St Mary's Church is a Roman Catholic church in the city of Derby, England. A Grade II* listed building, it stands on Bridge Gate overlooking St Alkmund's Way. The church was designed by architect A. W. N. Pugin and according to Simon Jenkins, it is one of Pugin's "few complete works".

==History==

The church was designed by Augustus Pugin in 1837 to replace a small Gothic building in nearby Chapel Street. It was Pugin's first expression of his Gothic Revival style. He originally planned for the tower to have a 100 ft spire, but budget restrictions prevented this from being implemented. His final design was presented on 17 March 1838, and construction began that same year, with the foundation stone being laid in July 1838. Building was completed by 9 October 1839, when the dedication service took place with Cardinal Nicholas Wiseman preaching. The cost of construction had been £1,400. The wood sedilia in the sanctuary was donated to the church by Pugin.

Eight years later, the Anglican St Alkmund's Church was re-built on a site directly opposite St Mary's. The position of the larger St Alkmund's was such that the view of St Mary's from King Street was obscured.

In 1850, a chapel was added dedicated to Our Lady of Lourdes. Later a floodlit statue of Mary was placed on the tower, forming a landmark, although it has been removed. The church was partially restored in 1927 when it was discovered that damp had taken hold on much of the plasterwork. St Mary's was enlarged slightly in 1932 with the building of the Lady Chapel and several pieces of stonework were added to both the interior and the exterior of the building.

## BRIEF
Please repeat the text about St Mary's Church in Derby word for word, in full.

## INFORMATION SUPPLIED
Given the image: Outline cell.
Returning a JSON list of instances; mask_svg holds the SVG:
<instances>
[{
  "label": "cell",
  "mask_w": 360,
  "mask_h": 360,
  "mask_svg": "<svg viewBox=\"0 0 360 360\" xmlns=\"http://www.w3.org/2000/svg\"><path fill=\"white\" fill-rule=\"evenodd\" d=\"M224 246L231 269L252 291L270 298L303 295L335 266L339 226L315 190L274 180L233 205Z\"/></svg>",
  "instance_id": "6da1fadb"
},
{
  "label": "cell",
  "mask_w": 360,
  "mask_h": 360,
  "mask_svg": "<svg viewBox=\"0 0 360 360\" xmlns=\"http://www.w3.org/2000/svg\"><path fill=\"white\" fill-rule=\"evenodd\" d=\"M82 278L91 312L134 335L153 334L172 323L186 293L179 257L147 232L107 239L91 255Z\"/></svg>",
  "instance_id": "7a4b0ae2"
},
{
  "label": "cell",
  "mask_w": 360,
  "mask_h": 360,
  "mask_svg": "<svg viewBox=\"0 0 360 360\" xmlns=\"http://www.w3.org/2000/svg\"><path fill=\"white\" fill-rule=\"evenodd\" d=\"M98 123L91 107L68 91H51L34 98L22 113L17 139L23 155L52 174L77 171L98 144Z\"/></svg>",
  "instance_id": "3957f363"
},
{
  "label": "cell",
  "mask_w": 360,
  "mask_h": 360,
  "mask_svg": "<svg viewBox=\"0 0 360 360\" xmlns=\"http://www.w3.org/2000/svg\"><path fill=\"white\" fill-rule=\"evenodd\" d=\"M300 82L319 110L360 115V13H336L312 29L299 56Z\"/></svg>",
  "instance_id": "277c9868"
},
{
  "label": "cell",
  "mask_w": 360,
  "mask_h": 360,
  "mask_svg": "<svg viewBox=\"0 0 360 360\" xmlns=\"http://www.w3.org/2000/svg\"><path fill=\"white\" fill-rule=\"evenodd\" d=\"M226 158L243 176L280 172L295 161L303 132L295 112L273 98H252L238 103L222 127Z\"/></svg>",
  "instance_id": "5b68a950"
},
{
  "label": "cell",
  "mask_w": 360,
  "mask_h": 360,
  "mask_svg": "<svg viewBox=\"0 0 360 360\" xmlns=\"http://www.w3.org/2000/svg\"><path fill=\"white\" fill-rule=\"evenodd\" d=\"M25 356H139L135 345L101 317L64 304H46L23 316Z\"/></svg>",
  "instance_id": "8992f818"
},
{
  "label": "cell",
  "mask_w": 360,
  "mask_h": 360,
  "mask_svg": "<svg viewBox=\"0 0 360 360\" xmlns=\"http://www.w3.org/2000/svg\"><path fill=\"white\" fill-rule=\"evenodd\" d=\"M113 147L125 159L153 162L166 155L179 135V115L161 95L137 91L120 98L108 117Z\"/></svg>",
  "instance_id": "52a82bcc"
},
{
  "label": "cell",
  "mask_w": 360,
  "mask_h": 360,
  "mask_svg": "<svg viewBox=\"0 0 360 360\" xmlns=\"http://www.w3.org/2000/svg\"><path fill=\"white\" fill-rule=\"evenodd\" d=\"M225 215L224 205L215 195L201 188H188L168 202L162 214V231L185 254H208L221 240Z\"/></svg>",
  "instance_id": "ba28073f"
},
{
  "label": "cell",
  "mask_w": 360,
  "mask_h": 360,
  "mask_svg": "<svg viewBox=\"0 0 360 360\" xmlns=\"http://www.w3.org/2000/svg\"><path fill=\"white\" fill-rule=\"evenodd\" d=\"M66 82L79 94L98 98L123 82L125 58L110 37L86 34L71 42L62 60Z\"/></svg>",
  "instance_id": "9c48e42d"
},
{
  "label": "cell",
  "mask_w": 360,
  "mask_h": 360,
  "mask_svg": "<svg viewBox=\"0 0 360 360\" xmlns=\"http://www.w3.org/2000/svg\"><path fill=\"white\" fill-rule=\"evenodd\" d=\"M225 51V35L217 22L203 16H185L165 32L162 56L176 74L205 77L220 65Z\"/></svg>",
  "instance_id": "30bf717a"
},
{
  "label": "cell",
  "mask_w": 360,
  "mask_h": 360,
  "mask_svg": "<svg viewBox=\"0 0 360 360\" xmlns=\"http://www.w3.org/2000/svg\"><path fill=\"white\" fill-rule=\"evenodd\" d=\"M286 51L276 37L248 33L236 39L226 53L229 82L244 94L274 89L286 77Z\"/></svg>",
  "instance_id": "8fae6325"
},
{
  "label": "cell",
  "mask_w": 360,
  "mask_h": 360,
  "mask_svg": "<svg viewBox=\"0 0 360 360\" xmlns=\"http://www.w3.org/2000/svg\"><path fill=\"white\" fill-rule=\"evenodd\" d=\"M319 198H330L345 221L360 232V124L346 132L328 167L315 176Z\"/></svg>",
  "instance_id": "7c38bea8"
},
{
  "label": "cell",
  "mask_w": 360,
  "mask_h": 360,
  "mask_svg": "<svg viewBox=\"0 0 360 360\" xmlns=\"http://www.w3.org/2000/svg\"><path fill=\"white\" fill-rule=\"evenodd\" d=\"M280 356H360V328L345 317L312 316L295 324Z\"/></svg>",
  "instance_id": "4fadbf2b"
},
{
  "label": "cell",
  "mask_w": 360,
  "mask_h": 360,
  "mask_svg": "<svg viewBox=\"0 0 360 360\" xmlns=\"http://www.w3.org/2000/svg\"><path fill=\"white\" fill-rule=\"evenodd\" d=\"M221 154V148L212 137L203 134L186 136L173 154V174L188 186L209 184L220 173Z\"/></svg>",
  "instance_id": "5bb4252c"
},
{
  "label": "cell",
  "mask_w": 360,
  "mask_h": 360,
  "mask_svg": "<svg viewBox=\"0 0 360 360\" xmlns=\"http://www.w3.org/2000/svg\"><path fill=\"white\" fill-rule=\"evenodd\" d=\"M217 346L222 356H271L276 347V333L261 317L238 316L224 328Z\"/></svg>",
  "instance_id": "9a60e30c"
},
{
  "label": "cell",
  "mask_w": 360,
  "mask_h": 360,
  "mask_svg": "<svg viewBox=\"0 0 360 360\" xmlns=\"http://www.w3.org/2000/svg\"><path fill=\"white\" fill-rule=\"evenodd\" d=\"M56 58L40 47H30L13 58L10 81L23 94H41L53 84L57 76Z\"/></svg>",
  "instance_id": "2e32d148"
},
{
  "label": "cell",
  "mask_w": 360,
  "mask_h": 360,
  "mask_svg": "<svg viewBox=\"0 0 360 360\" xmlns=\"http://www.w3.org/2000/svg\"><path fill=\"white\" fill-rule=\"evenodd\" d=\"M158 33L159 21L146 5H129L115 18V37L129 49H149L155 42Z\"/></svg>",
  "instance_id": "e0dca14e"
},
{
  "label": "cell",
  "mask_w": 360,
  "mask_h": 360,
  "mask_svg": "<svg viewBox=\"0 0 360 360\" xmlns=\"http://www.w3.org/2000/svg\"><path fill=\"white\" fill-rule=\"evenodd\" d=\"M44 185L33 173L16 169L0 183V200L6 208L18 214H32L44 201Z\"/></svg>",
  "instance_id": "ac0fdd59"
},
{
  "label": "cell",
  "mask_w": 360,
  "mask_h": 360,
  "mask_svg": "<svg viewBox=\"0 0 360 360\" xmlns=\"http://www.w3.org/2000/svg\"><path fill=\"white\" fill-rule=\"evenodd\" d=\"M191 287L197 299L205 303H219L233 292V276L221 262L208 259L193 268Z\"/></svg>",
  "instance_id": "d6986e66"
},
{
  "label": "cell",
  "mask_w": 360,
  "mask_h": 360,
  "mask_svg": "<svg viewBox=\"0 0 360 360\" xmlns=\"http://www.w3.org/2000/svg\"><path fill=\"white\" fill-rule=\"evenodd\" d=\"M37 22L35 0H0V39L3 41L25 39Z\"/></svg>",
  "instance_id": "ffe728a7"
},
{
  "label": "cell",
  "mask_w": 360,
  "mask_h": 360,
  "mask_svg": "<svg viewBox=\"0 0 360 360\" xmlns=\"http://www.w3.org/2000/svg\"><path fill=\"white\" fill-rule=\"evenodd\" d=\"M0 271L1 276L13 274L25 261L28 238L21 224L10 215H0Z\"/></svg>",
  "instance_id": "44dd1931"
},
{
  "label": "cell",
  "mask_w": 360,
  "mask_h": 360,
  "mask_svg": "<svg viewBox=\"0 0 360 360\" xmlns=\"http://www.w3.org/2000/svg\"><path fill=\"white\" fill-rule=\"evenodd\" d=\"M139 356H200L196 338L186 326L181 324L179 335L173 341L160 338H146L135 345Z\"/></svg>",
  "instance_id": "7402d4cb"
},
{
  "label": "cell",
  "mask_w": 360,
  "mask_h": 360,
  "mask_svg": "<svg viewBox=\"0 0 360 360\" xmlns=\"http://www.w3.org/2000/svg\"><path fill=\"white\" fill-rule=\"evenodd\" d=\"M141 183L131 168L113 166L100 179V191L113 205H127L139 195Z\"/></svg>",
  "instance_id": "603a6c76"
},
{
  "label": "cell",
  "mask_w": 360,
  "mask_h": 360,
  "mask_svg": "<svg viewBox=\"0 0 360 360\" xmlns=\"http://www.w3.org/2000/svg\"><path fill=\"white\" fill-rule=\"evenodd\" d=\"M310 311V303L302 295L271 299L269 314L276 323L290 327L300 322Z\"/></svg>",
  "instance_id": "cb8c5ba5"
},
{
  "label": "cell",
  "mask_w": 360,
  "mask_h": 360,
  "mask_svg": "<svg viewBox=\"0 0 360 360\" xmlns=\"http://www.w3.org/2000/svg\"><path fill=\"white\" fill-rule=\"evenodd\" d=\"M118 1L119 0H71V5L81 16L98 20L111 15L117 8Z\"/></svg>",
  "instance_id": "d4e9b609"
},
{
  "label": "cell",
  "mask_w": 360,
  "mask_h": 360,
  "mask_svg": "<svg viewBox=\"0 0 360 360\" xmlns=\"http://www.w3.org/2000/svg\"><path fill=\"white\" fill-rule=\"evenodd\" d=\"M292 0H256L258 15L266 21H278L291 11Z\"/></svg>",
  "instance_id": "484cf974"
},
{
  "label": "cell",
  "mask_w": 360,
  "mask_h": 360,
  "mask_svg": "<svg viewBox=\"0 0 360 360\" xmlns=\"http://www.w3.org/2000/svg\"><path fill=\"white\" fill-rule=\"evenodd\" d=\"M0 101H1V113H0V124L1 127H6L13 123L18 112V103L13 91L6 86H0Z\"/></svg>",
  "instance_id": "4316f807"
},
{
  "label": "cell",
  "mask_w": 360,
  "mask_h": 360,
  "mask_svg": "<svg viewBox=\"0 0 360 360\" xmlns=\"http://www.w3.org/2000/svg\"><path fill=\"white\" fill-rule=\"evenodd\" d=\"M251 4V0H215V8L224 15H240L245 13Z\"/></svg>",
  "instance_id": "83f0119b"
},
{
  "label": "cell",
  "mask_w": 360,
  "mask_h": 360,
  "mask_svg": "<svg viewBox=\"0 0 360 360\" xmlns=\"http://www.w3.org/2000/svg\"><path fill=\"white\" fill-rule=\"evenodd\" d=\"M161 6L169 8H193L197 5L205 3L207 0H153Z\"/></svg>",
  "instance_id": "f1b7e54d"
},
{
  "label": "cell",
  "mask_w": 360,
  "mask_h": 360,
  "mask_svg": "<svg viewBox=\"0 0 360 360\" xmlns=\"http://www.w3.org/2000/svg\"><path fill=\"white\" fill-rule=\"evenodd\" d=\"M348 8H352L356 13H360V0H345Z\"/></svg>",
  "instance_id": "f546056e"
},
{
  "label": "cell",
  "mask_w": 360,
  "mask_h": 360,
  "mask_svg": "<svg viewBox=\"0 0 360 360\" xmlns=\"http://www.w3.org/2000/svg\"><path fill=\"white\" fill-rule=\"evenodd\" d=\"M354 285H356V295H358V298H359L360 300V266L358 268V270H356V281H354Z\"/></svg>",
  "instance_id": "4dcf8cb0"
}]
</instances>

## RESULT
St Mary's Church is a Roman Catholic church in the city of Derby, England. A Grade II* listed building, it stands on Bridge Gate overlooking St Alkmund's Way. The church was designed by architect A. W. N. Pugin and according to Simon Jenkins, it is one of Pugin's "few complete works".

==History==

The church was designed by Augustus Pugin in 1837 to replace a small Gothic building in nearby Chapel Street. It was Pugin's first expression of his Gothic Revival style. He originally planned for the tower to have a 100 ft spire, but budget restrictions prevented this from being implemented. His final design was presented on 17 March 1838, and construction began that same year, with the foundation stone being laid in July 1838. Building was completed by 9 October 1839, when the dedication service took place with Cardinal Nicholas Wiseman preaching. The cost of construction had been £1,400. The wood sedilia in the sanctuary was donated to the church by Pugin.

Eight years later, the Anglican St Alkmund's Church was re-built on a site directly opposite St Mary's. The position of the larger St Alkmund's was such that the view of St Mary's from King Street was obscured.

In 1850, a chapel was added dedicated to Our Lady of Lourdes. Later a floodlit statue of Mary was placed on the tower, forming a landmark, although it has been removed. The church was partially restored in 1927 when it was discovered that damp had taken hold on much of the plasterwork. St Mary's was enlarged slightly in 1932 with the building of the Lady Chapel and several pieces of stonework were added to both the interior and the exterior of the building.